COEUR d’ALENE — While nearly 250 people showed up in force Monday to cheer on the Second Amendment and listen to speakers discuss their views on the history and future of gun rights in America, one notable voice was absent.
Rep. Matt Shea, the scheduled keynote speaker at a Coeur d’Alene rally organized by activist Charlene Baron at McEuen Park, was a no-show.
Shea, who has been asked to resign from the Washington Legislature by both Republican leadership and Democrats, was originally one of five scheduled speakers to attend the rally, alongside sheriff candidate Rick Whitehead, legislative candidate Tim Kastning, and Bonner County’s Danielle Aherns and Cornel Rasor.
A representative from Shea’s office said the Spokane Valley lawmaker had no comment. Baron said Shea was precluded from making an appearance because the Washington Legislature was in session.
The gathering was one of a network of rallies across the country to show solidarity for the Second Amendment, which has come under scrutiny in Virginia after a mass shooting prompted Gov. Ralph Northam to propose sweeping gun legislation.
On Monday, MLK Day, approximately 22,000 gun-rights advocates showed up in Virginia’s capital of Richmond to voice their opposition to their governor’s agenda. The Coeur d’Alene rally, meanwhile, began along the sidewalk where Sherman Avenue meets Northwest Boulevard at 11 a.m.
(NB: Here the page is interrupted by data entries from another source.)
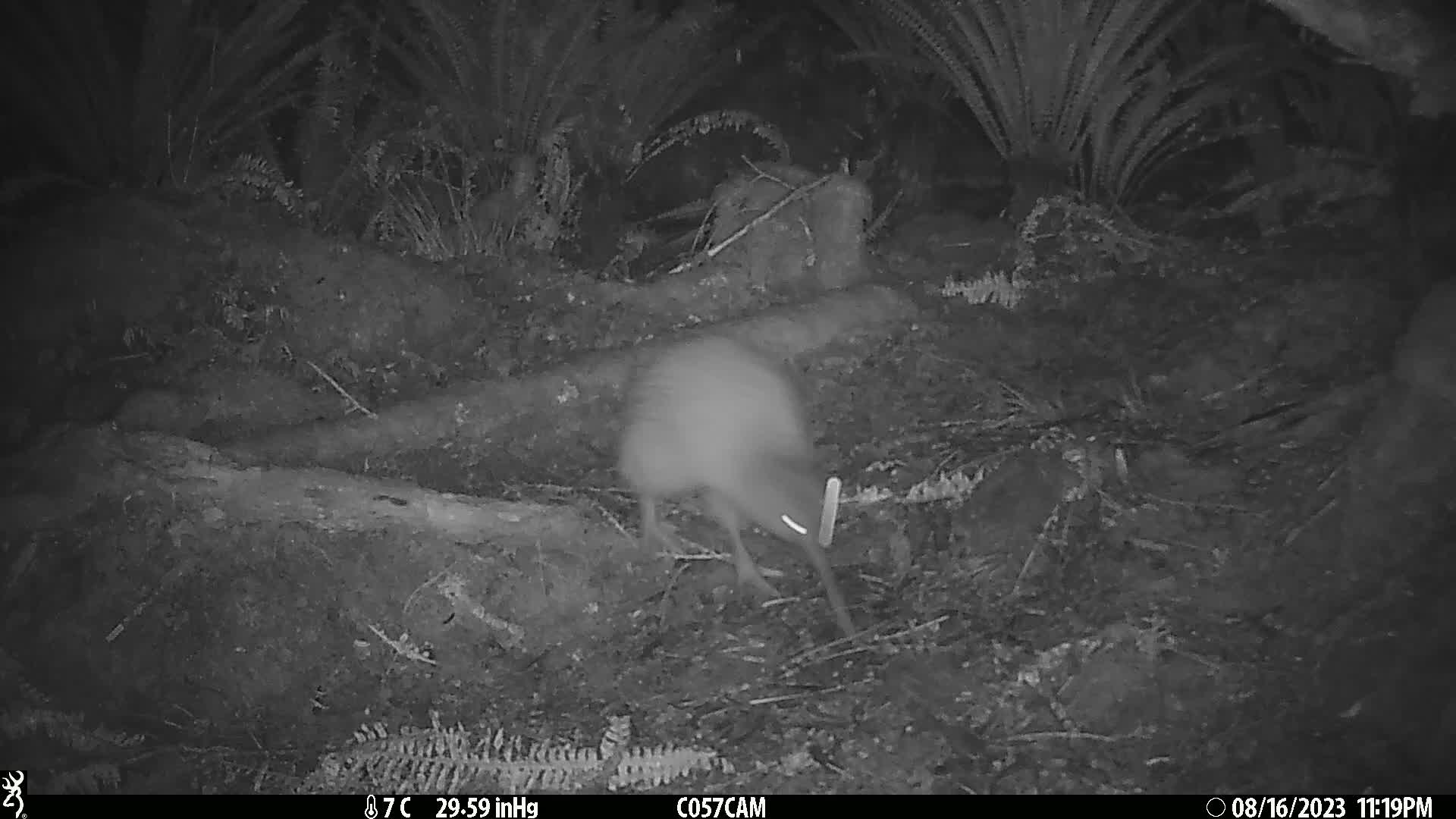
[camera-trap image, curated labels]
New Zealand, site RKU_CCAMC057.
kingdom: Animalia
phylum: Chordata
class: Aves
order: Apterygiformes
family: Apterygidae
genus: Apteryx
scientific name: Apteryx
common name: kiwi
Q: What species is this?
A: Kiwi (Apteryx).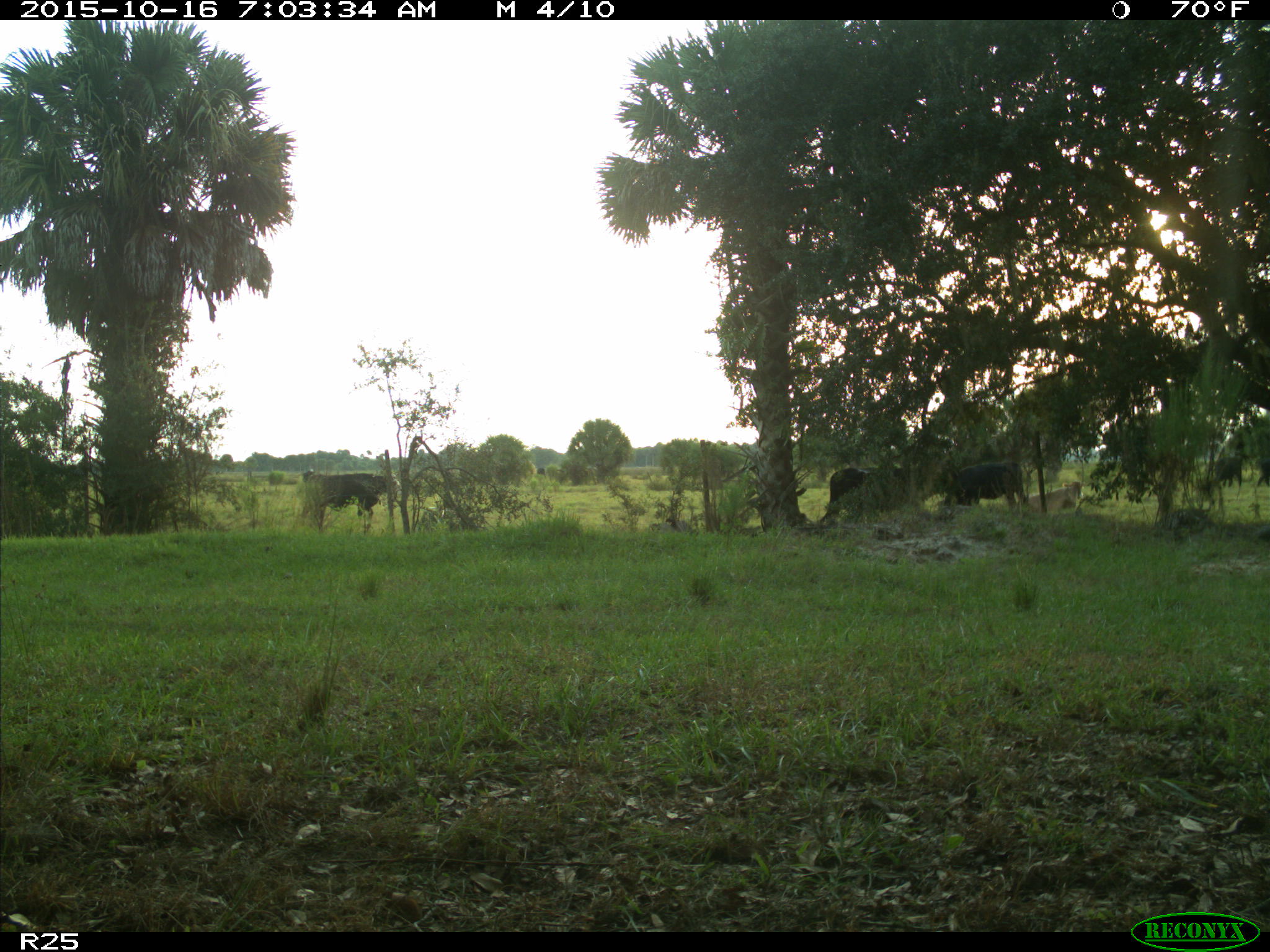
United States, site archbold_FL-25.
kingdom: Animalia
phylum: Chordata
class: Mammalia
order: Artiodactyla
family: Bovidae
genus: Bos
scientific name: Bos taurus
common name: domestic cow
Evan Anderson, a 14-year-old from Dalton Gardens, said he and his mother went to the event to show their support for a state currently embroiled in debate over the limits of the Second Amendment.
“I’m here to show our great support for Virginia,” he said. “The Second Amendment means a lot to me. I think it’s well-known to many as disuseful, but it’s not. It’s a very important part of who we are.”
Elaine Price was among the rallygoers Monday. She said she braved the cold to ensure Idaho’s constitutional rights remain soundly in its citizens’ sights.
“It takes all of us to keep our rights,” she said. “If we’re complacent, then what’s happening in Virginia could happen here. If we’re complacent, it spreads like wildfire.”
The group then marched to Avista Pavilion in McEuen Park to listen to speakers advocate for the right to bear arms. Baron, who hails from Virginia, said she counted 241 rallygoers at the Pavillion. Armed with American flags and assault rifles, the crowd listened as impassioned 2nd Amendment supporters pontificated on prayer, patriotism and the Constitution.
“‘The ultimate measure of a man,’ Whitehead told the crowd, quoting Martin Luther King, Jr, “‘is not where he stands in moments of comfort and convenience, but where he stands at times of challenge and controversy.’ I’m honored to stand here with you today. God bless you, God bless Virginia, and God bless the U.S.A.”
Alex Barron, a legislative candidate who was not originally scheduled to speak, was introduced as part of the lineup to a round of thunderous applause. In his speech he stressed the importance of maintaining the right to bear arms through political participation.
“You are the people,” Barron told the crowd. “There’s a lot of people who live around here, but there is a very small percentage of people who are active participants...We’ve got a lot of people here in this audience who are active in your politics.”
Afterwards, Barron said the crowd was refreshing.
“I really enjoy being with patriots,” the candidate said, “fighting the good fight. The organizers of the rally did a great job.”
Brent Regan, chair of the Kootenai County Republican Central Committee, closed the event by citing Japanese Admiral Isoruko Yamamoto, who has been long-quoted to express what has kept America safe.
“He said, ‘You cannot invade the mainland of the United States,’” Regan recalled. “‘There will be a rifle behind every blade of grass.”